┌─ Dataset records

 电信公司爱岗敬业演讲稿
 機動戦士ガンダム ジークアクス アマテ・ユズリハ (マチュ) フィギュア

└─
┌─ Dataset records

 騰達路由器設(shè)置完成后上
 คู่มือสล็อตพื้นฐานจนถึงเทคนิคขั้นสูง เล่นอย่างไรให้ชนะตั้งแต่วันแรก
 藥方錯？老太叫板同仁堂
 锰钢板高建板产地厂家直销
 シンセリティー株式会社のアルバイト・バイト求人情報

└─

→ **Work order**: Format the rows starting at the line containing "电信公司爱岗敬业演讲稿" and ending at the line containing "機動戦士ガンダム ジークアクス アマテ・ユズリハ (マチュ) フィギュア" as a numbered list, including both ends and dropping any blank lines.

→ **Exercise output**:
1.  电信公司爱岗敬业演讲稿
2.  機動戦士ガンダム ジークアクス アマテ・ユズリハ (マチュ) フィギュア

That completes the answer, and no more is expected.